The aims of this thesis were to expand the existing knowledge on the molecular genetic background of ARVC. For this purpose a patient cohort consisting of 65 unrelated patients with ARVC or ARVC-like disease was recruited. We performed a comprehensive screening of all known desmosomal genes, screened the genes TGFb3 and TMEM43, evaluated the contribution of large genomic rearrangements, and screened three novel candidate genes. In addition, we wished to correlate our clinical and genetic findings. The results are presented in four manuscripts: The first manuscript critically evaluates the prevalence of mutations in the gene plakophilin-2 in a Danish ARVC cohort. Fifteen percent of patients carried potentially disease-causing mutations in the gene. Our data furthermore suggested that some genetic variants were disease-modifying but not directly diseasecausing. The second manuscript reports the result of screening of five additional genes (DSC2, DSG2, DSP, JUP, and TGFb3) and evaluation of large genomic rearrangements. Combined with the plakophilin-2 screening, 33% of the studied patients had identifiable point mutations with a surprisingly wide mutation spectrum. No genomic rearrangements were found. A substantial proportion of patients carried more than one mutation. The phenotype associated with the double mutation carrier status was variable. A single patient carried a homozygous mutation in the desmoplakin gene consistent with a Carvajal-like syndrome. The third manuscript describes the screening of the gene TMEM43, which has been associated with a distinct form of ARVC characterized by full penetrance and a lethal clinical course. Mutations were found in two families. We furthermore characterized the  immunohistochemical features associated with the mutations.
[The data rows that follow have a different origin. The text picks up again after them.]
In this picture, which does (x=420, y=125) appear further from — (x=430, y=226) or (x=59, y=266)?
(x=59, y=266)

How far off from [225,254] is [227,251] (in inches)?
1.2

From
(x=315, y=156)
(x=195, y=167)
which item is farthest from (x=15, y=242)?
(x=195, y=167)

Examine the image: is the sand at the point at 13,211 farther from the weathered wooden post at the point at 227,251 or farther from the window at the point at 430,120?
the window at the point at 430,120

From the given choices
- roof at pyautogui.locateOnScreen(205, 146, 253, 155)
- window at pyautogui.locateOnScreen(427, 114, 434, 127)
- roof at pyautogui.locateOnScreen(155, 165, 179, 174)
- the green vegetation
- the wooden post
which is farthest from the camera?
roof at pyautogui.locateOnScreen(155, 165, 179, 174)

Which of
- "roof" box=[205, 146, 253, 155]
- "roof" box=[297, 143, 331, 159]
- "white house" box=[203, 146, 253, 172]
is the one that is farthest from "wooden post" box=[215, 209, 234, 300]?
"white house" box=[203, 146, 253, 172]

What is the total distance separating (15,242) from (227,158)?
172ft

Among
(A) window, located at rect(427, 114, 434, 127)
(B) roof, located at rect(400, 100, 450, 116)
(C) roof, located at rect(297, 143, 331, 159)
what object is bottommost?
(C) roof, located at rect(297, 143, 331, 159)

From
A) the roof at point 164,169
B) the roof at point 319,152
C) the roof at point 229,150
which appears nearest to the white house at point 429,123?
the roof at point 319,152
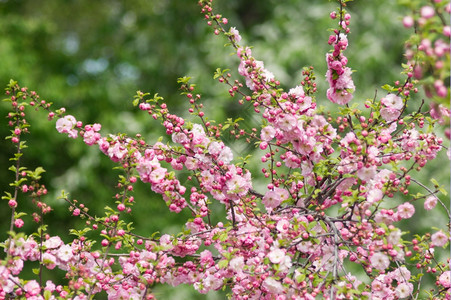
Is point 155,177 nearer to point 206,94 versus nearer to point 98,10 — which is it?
point 206,94

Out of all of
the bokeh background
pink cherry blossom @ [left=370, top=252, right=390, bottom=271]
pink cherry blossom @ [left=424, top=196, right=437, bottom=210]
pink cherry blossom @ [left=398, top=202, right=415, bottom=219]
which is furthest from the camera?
the bokeh background

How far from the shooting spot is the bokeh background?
6.20 metres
The fourth manuscript reports the screening of three novel candidate genes. Three genes (alpha-Tcatenin, beta-catenin, and PERP), involved in cellular adhesion and expressed at the intercalated disc in the human heart, were evaluated. No disease-causing mutations were found consistent with that these genes are not common causes of ARVC. In conclusion, 36% of ARVC patients in this Danish cohort had identifiable mutations with a wide mutation spectrum. The molecular genetic background of ARVC is complex, double mutation carriers are not rare, large phenotypic variation is seen, and assessment of pathogeneity is challenging. Genetic diagnostics has the potential to aid the diagnostic process, improve risk stratification, and optimize treatment of patients and their families.